* Passage provided:
§
Re: [PATCH 0/2] RFC: Precise TSC migration

Thomas Gleixner <tglx@xxxxxxxxxxxxx> · Tue, 01 Dec 2020 20:35:48 +0100

On Mon, Nov 30 2020 at 15:35, Maxim Levitsky wrote:
> The idea of masterclock is that when the host TSC is synchronized
> (or as kernel call it, stable), and the guest TSC is synchronized as well,
> then we can base the kvmclock, on the same pair of
> (host time in nsec, host tsc value), for all vCPUs.

That's correct. All guest CPUs should see exactly the same TSC value,
i.e.

        hostTSC + vcpu_offset

> This makes the random error in calculation of this value invariant
> across vCPUS, and allows the guest to do kvmclock calculation in userspace
> (vDSO) since kvmclock parameters are vCPU invariant.

That's not the case today? OMG!
§
* Given exercise A: Count the lines in the rows below that contain the word "located", treating uppercase and lowercase as different, and reply with the number alone.
§
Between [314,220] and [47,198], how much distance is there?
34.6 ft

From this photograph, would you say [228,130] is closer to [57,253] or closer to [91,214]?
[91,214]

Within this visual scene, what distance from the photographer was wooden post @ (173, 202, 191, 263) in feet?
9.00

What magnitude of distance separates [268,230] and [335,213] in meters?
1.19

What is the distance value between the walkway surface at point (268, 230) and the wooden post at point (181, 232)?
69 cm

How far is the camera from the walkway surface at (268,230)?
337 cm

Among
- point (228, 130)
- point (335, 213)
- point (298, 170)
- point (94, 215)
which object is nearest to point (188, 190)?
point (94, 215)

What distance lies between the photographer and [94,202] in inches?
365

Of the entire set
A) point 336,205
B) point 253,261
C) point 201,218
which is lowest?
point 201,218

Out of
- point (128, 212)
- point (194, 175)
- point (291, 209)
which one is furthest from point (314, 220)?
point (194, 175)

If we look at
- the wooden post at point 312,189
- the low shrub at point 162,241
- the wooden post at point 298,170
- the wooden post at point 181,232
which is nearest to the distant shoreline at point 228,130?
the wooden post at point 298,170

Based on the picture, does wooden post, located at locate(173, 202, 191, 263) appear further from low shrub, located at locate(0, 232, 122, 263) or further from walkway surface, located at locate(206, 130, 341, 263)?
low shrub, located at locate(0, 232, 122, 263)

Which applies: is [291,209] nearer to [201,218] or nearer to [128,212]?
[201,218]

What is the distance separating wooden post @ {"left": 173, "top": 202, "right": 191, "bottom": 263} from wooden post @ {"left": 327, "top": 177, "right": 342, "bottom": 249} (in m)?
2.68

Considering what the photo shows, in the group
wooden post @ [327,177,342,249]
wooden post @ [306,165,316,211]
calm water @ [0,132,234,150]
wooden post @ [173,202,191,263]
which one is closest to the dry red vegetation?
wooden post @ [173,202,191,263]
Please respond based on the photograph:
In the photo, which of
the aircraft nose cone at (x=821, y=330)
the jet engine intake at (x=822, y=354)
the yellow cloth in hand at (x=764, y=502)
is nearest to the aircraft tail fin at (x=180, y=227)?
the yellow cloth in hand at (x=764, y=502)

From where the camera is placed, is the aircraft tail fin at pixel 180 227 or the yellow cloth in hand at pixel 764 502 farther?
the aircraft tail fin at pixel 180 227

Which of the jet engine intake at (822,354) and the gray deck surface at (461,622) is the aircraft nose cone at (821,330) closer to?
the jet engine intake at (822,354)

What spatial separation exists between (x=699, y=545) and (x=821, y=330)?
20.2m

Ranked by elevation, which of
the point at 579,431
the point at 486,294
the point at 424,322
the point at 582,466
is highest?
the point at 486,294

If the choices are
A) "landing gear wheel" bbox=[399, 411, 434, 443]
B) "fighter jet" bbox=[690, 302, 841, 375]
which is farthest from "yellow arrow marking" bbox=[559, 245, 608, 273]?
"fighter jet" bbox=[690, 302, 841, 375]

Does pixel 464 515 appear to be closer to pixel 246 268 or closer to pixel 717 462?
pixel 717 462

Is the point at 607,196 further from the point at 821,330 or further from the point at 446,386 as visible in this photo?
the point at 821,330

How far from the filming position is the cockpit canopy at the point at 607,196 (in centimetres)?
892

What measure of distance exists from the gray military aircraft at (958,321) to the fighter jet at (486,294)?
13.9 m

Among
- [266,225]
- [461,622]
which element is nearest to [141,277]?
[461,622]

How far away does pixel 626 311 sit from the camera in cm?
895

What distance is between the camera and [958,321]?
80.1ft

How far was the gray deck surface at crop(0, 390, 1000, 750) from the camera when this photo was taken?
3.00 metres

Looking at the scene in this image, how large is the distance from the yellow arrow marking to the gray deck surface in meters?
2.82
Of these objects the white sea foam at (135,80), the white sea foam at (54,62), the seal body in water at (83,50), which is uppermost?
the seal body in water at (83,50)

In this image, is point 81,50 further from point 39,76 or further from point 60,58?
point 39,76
§
* Given exercise B: Return everything in the TSC migration thread from "Re: [PATCH 0/2]" down to "for all vCPUs.", copied word for word.

* Task output A: 2

* Task output B:
Re: [PATCH 0/2] RFC: Precise TSC migration

Thomas Gleixner <tglx@xxxxxxxxxxxxx> · Tue, 01 Dec 2020 20:35:48 +0100

On Mon, Nov 30 2020 at 15:35, Maxim Levitsky wrote:
> The idea of masterclock is that when the host TSC is synchronized
> (or as kernel call it, stable), and the guest TSC is synchronized as well,
> then we can base the kvmclock, on the same pair of
> (host time in nsec, host tsc value), for all vCPUs.